Provided entries
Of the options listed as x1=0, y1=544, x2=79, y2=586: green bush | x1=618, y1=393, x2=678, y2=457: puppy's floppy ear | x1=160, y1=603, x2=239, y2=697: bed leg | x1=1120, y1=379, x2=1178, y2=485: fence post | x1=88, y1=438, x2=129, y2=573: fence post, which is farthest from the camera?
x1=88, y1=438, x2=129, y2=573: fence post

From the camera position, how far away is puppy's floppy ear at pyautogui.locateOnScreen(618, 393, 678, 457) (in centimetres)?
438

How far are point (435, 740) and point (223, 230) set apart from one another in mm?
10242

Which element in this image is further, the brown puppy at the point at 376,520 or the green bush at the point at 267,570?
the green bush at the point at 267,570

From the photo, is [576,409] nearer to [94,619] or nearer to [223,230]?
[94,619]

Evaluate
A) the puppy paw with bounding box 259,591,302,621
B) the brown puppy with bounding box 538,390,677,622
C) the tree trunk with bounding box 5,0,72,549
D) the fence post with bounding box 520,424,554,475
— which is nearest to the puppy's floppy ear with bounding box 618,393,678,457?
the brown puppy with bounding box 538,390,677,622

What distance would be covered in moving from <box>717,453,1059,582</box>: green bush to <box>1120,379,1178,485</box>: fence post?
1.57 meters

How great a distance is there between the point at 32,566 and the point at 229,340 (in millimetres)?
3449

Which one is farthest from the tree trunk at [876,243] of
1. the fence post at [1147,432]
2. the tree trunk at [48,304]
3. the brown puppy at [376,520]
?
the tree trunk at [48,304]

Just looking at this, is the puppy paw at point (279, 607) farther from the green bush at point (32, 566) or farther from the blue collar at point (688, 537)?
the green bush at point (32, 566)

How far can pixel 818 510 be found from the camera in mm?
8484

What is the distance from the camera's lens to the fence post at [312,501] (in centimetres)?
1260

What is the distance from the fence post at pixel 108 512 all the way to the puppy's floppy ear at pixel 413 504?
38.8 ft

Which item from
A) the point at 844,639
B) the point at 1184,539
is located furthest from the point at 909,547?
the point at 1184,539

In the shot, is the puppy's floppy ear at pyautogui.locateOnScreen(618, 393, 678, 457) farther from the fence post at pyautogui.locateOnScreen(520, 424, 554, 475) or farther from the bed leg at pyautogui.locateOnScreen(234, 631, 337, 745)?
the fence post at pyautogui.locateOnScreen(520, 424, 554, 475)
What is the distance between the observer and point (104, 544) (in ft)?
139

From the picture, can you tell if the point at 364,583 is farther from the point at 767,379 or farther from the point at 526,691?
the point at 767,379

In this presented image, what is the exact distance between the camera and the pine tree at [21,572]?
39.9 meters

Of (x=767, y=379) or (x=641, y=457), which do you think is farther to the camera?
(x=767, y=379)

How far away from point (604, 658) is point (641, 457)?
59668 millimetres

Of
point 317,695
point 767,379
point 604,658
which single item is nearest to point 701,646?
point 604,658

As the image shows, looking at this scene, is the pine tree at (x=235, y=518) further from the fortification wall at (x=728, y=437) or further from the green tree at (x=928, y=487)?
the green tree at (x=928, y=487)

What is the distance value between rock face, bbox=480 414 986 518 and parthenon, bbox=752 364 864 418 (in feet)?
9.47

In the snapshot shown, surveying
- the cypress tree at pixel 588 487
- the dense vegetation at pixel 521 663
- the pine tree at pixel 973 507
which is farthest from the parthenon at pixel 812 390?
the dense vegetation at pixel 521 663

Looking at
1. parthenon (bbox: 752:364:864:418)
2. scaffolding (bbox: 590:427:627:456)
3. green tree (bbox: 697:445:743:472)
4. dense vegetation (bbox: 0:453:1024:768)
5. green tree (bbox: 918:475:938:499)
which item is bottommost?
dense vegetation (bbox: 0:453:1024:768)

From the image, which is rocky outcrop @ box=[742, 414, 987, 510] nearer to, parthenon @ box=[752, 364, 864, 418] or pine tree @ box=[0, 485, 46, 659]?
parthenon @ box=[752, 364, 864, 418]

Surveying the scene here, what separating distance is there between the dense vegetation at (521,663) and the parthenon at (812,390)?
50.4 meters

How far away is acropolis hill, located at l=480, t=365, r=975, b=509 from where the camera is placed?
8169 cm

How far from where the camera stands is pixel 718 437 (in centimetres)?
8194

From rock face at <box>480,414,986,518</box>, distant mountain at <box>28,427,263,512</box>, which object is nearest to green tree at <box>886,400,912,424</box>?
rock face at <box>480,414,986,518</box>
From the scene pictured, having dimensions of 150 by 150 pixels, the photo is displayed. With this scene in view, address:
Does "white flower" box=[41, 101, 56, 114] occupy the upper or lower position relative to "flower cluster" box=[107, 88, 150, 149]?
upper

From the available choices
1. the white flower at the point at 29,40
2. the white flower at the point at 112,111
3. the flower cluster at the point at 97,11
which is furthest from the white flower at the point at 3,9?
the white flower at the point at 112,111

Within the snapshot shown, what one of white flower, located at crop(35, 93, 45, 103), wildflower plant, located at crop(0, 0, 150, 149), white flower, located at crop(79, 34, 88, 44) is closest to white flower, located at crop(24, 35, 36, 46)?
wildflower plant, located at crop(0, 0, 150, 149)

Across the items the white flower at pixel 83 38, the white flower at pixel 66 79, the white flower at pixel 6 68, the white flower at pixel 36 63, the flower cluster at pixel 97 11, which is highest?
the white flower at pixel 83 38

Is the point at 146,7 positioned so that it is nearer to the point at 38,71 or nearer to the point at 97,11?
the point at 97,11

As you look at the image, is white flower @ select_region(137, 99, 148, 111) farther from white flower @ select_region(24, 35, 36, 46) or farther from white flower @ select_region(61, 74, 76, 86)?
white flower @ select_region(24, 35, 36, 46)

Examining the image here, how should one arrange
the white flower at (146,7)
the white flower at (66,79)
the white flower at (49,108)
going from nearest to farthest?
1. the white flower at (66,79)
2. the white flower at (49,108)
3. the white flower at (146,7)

Prompt
Rewrite all of the material above, substituting "puppy's drooping ear" for every occurrence of "puppy's floppy ear" and leaving everything else unchanged.

Response to the exercise
Of the options listed as x1=0, y1=544, x2=79, y2=586: green bush | x1=618, y1=393, x2=678, y2=457: puppy's drooping ear | x1=160, y1=603, x2=239, y2=697: bed leg | x1=1120, y1=379, x2=1178, y2=485: fence post | x1=88, y1=438, x2=129, y2=573: fence post, which is farthest from the camera?
x1=88, y1=438, x2=129, y2=573: fence post

From the camera position, how far away is puppy's drooping ear at pyautogui.locateOnScreen(618, 393, 678, 457) (in centimetres)?
438

How far are point (435, 740) and point (223, 230) set apart from one another in mm?
10242

Which element in this image is further, the brown puppy at the point at 376,520 or the green bush at the point at 267,570?
the green bush at the point at 267,570

From the photo, is [576,409] nearer to [94,619] or nearer to [223,230]?
[94,619]

Evaluate
A) the puppy paw with bounding box 259,591,302,621
B) the brown puppy with bounding box 538,390,677,622
C) the tree trunk with bounding box 5,0,72,549
D) the fence post with bounding box 520,424,554,475
— which is nearest to the puppy's drooping ear with bounding box 618,393,678,457?
the brown puppy with bounding box 538,390,677,622

What distance would be covered in moving from <box>717,453,1059,582</box>: green bush to <box>1120,379,1178,485</box>: fence post?
1.57 meters

How great a distance is there between the point at 32,566 and the point at 229,340 (in millimetres)?
3449

Which one is farthest from the tree trunk at [876,243] of
1. the fence post at [1147,432]
2. the tree trunk at [48,304]
3. the brown puppy at [376,520]
?
the tree trunk at [48,304]

Just looking at this, is the puppy paw at point (279, 607) farther from the green bush at point (32, 566) or farther from the blue collar at point (688, 537)?
the green bush at point (32, 566)

How far can pixel 818 510 be found from the camera in mm?
8484

What is the distance from the camera's lens to the fence post at [312,501] (in centimetres)?
1260

What is the distance from the fence post at pixel 108 512 all the way to the puppy's drooping ear at pixel 413 504?
38.8 ft

Which item from
A) the point at 844,639
B) the point at 1184,539
is located furthest from the point at 909,547?
the point at 1184,539

In the shot, is the puppy's drooping ear at pyautogui.locateOnScreen(618, 393, 678, 457) farther from the fence post at pyautogui.locateOnScreen(520, 424, 554, 475) or farther from the bed leg at pyautogui.locateOnScreen(234, 631, 337, 745)?
the fence post at pyautogui.locateOnScreen(520, 424, 554, 475)
What is the distance between the observer and point (104, 544) (in ft)?
139

From the picture, can you tell if the point at 364,583 is farther from the point at 767,379 or farther from the point at 526,691?
the point at 767,379

In this presented image, what is the exact distance between the camera and the pine tree at [21,572]?
39.9 meters

Of (x=767, y=379) or (x=641, y=457), which do you think is farther to the camera?
(x=767, y=379)

How far away from point (604, 658) is point (641, 457)?
59668 millimetres

Of
point 317,695
point 767,379
point 604,658
which single item is nearest to point 701,646?
point 604,658

As the image shows, looking at this scene, is the pine tree at (x=235, y=518) further from the fortification wall at (x=728, y=437) or further from the green tree at (x=928, y=487)?
the green tree at (x=928, y=487)

What is the distance value between rock face, bbox=480 414 986 518 and parthenon, bbox=752 364 864 418 (in feet)?
9.47

In the snapshot shown, surveying
- the cypress tree at pixel 588 487
- the dense vegetation at pixel 521 663
- the pine tree at pixel 973 507
which is farthest from the parthenon at pixel 812 390?
the dense vegetation at pixel 521 663

Looking at
1. parthenon (bbox: 752:364:864:418)
2. scaffolding (bbox: 590:427:627:456)
3. green tree (bbox: 697:445:743:472)
4. dense vegetation (bbox: 0:453:1024:768)
5. green tree (bbox: 918:475:938:499)
which item is bottommost?
dense vegetation (bbox: 0:453:1024:768)

From the image, which is rocky outcrop @ box=[742, 414, 987, 510] nearer to, parthenon @ box=[752, 364, 864, 418] or pine tree @ box=[0, 485, 46, 659]?
parthenon @ box=[752, 364, 864, 418]

Surveying the scene here, what separating distance is there between the dense vegetation at (521,663) and the parthenon at (812,390)?
50.4 meters

How far away is acropolis hill, located at l=480, t=365, r=975, b=509 from where the camera is placed?
8169 cm

How far from where the camera stands is pixel 718 437 (in centimetres)?
8194

From rock face at <box>480,414,986,518</box>, distant mountain at <box>28,427,263,512</box>, which object is nearest to green tree at <box>886,400,912,424</box>?
rock face at <box>480,414,986,518</box>
From the scene pictured, having dimensions of 150 by 150 pixels, the photo is displayed. With this scene in view, address:
Does "white flower" box=[41, 101, 56, 114] occupy the upper or lower position relative to "flower cluster" box=[107, 88, 150, 149]?
upper

From the available choices
1. the white flower at the point at 29,40
2. the white flower at the point at 112,111
3. the flower cluster at the point at 97,11
which is furthest from the white flower at the point at 3,9?
the white flower at the point at 112,111

Within the snapshot shown, what one of white flower, located at crop(35, 93, 45, 103), wildflower plant, located at crop(0, 0, 150, 149), white flower, located at crop(79, 34, 88, 44) is closest to white flower, located at crop(24, 35, 36, 46)?
wildflower plant, located at crop(0, 0, 150, 149)

Across the items the white flower at pixel 83 38, the white flower at pixel 66 79, the white flower at pixel 6 68, the white flower at pixel 36 63, the flower cluster at pixel 97 11, which is highest?
the white flower at pixel 83 38

Is the point at 146,7 positioned so that it is nearer to the point at 38,71 or nearer to the point at 97,11?
the point at 97,11

As you look at the image, is white flower @ select_region(137, 99, 148, 111) farther from white flower @ select_region(24, 35, 36, 46) or farther from white flower @ select_region(61, 74, 76, 86)?
white flower @ select_region(24, 35, 36, 46)

Examining the image here, how should one arrange
the white flower at (146,7)
the white flower at (66,79)
the white flower at (49,108)
going from nearest to farthest?
1. the white flower at (66,79)
2. the white flower at (49,108)
3. the white flower at (146,7)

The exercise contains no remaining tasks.